Teks —
□ □ □ □ □

Guru Omjay yang kedua adalah Mas Budi Putra, mantan wartawan tempo yang mengajari Omjay bagaimana memasukkan video ke dalam blog. Waktu itu Depkominfo melaksanakan pelatihan blogging di JHCC Senayan. Omjay dijelaskan langkah-langkah memasukkan film ke dalam blog. Lalu jadilah blog Omjay dengan berbagai film kegiatan anak-anak SMP Labschool Jakarta yang Omjay rekam melalui handphone dan camera. Mas Budi benar-benar telaten mengajari saya yang masih ”gaptek” di dunia blog. Melalui beliaulah saya menjadi tahu macam-macam Blog. Kalau kamu ingin tahu blog mas Budi bisa dilihat di http://www.budiputra.com/.


Guru saya yang ketiga dalam dunia blog adalah Kang Pepih Nugraha, wartawan Kompas yang mengajak saya untuk rajin menulis di blog kompasiana.com. Kebetulan pada saat pesta blogger 2008 saya berkenalan dengan beliau. Di sanalah beliau cerita tentang bagaimana mengelola blog agar bermanfaat untuk orang banyak. Pengalaman beliau yang pandai dalam tulis menulis membuat saya tertarik dan bergabung dalam menyumbangkan tulisan-tulisan saya. Blog kang pepih dapat dilihat di http://www.pepihnugraha.com/.

Kebingungan Membawa Kemudahan.


Setelah saya memiliki blog, saya bingung mau menuliskan apa? Saya seperti orang bodoh yang menatap lama layar monitor. Begitu mudahnya orang-orang membuat blog. Tapi begitu susahnya orang mengisi blognya dengan tulisan-tulisan yang kreatif. Coba saja kamu lihat begitu banyaknya blog dibuat di internet, namun jarang sekali orang mengupdate blognya. Kalau sudah demikian jadilah blog-blog itu sebagai ”sampah” informasi yang tak pernah terbaca, baik oleh pemiliknya maupun orang lain.

□ □ □ □ □

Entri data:
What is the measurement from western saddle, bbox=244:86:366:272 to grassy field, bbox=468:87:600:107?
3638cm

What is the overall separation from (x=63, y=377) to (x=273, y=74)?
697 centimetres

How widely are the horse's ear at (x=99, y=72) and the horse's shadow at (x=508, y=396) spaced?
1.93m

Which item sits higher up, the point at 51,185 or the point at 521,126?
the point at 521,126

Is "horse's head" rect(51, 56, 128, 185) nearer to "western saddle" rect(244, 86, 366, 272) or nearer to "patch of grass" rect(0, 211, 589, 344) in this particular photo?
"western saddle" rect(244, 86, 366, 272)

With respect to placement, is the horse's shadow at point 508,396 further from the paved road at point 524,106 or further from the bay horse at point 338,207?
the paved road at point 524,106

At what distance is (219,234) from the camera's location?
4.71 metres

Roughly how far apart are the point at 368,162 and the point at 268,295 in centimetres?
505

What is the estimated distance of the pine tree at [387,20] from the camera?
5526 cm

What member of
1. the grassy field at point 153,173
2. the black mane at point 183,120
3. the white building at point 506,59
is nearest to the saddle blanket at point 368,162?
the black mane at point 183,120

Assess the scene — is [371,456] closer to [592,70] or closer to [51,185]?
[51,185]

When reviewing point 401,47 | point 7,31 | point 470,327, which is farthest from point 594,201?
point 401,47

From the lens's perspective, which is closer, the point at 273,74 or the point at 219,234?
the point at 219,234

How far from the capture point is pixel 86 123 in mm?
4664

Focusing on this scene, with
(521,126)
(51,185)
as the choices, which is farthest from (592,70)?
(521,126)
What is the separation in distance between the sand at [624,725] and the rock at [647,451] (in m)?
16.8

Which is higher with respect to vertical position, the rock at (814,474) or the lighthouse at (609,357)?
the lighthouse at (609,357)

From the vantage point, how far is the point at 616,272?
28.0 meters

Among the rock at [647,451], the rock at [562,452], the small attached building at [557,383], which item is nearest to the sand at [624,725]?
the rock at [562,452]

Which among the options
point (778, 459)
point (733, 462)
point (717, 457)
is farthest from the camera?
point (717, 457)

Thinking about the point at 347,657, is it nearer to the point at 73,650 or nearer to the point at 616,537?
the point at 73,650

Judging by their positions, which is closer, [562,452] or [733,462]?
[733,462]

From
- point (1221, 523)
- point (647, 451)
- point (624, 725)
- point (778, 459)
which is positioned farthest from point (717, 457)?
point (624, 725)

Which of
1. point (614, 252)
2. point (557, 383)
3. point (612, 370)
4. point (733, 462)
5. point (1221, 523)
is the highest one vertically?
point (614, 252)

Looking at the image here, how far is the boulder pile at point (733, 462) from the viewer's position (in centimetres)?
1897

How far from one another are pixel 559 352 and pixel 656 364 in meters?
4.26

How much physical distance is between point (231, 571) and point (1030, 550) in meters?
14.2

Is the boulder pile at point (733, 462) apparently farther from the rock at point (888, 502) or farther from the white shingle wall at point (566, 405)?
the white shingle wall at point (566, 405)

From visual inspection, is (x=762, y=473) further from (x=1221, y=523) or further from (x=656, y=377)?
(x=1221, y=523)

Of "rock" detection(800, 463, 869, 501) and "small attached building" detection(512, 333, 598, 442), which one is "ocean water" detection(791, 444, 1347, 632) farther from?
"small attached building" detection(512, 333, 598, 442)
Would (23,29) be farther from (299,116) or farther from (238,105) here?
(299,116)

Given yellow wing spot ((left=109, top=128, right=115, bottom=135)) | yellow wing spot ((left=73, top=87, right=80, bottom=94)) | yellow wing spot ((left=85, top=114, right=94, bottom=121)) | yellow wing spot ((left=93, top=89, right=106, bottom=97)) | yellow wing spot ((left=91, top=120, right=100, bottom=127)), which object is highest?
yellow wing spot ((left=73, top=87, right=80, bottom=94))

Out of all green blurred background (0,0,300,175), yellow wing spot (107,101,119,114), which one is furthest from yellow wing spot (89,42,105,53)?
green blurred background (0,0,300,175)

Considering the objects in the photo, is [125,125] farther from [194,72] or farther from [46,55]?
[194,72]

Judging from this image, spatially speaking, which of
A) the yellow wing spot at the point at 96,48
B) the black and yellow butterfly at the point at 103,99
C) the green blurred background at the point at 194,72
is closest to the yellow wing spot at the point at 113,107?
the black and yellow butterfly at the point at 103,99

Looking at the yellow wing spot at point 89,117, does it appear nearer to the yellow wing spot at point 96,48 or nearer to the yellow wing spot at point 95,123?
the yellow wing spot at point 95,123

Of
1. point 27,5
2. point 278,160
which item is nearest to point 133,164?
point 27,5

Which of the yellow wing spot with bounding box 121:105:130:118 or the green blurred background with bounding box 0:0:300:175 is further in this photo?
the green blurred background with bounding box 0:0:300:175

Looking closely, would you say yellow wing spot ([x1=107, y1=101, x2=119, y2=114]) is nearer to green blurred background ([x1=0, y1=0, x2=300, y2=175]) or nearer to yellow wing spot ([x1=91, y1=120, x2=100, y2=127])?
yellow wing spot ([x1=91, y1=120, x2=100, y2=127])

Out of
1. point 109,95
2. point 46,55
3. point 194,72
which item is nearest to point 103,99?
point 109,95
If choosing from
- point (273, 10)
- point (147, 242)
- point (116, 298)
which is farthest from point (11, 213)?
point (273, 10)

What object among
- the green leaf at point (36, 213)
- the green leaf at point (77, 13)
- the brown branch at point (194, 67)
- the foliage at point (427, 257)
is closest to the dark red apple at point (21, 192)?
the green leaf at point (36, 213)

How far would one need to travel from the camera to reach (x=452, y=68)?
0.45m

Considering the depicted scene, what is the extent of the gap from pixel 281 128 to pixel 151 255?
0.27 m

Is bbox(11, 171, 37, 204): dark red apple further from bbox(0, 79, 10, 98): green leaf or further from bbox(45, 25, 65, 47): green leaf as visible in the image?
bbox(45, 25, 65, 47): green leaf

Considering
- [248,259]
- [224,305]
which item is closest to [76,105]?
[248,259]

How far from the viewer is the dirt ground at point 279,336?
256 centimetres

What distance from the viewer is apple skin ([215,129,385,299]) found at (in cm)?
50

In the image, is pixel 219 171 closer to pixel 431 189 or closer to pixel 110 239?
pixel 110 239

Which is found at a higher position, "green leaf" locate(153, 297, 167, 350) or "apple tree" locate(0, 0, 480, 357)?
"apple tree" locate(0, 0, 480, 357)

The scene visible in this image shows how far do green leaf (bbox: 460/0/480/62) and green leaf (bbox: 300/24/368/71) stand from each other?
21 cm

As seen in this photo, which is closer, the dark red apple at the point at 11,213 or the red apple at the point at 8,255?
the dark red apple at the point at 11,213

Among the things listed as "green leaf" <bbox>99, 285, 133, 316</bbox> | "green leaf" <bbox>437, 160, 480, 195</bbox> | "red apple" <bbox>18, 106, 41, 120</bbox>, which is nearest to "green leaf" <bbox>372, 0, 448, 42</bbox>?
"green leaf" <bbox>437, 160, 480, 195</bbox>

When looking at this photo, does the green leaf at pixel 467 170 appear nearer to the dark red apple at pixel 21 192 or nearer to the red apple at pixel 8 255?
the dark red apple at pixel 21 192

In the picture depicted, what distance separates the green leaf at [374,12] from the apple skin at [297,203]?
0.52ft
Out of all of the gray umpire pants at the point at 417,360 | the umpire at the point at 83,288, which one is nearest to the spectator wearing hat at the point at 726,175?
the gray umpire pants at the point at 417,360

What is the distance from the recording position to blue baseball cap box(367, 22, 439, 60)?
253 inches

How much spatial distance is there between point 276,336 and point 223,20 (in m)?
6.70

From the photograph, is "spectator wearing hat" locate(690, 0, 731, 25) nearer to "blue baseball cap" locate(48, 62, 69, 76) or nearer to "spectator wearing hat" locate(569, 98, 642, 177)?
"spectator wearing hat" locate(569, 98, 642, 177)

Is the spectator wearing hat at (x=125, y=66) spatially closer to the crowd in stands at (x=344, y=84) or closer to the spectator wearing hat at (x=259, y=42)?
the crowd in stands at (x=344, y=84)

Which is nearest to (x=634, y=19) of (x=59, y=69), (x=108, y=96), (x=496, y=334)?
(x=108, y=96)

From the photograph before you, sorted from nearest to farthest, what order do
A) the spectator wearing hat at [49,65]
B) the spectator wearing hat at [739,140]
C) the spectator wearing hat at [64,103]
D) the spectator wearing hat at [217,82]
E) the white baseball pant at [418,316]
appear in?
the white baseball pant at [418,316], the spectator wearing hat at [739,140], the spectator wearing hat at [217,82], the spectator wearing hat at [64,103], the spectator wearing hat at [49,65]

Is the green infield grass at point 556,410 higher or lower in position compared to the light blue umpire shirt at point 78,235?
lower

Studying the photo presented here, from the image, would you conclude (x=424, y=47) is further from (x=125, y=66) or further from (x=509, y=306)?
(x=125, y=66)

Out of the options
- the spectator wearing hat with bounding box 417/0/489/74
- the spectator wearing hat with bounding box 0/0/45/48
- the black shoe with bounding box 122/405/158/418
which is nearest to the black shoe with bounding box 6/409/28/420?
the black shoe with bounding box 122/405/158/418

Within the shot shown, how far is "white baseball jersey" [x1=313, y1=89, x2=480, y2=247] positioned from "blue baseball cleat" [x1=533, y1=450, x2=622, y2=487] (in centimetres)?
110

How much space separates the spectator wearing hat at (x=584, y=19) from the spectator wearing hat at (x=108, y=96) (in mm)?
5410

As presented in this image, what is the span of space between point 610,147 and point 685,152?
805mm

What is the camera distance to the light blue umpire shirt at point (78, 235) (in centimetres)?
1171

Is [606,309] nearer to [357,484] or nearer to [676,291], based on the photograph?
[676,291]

□ □ □ □ □

Soal Tugas 1 — Tuliskan kembali dengan persis sebagian teks tentang belajar blog, mulai dari kata-kata yang memuat "Kebingungan Membawa Kemudahan." dan berhenti setelah "maupun orang lain.".
Soal Tugas 2 — Hitunglah banyaknya baris dalam daftar yang memuat kata "depicted", dengan memperhatikan perbedaan huruf besar dan kecil. Jawab dengan angkanya saja.

Jawaban Tugas 1 —
Kebingungan Membawa Kemudahan.


Setelah saya memiliki blog, saya bingung mau menuliskan apa? Saya seperti orang bodoh yang menatap lama layar monitor. Begitu mudahnya orang-orang membuat blog. Tapi begitu susahnya orang mengisi blognya dengan tulisan-tulisan yang kreatif. Coba saja kamu lihat begitu banyaknya blog dibuat di internet, namun jarang sekali orang mengupdate blognya. Kalau sudah demikian jadilah blog-blog itu sebagai ”sampah” informasi yang tak pernah terbaca, baik oleh pemiliknya maupun orang lain.

Jawaban Tugas 2 — 2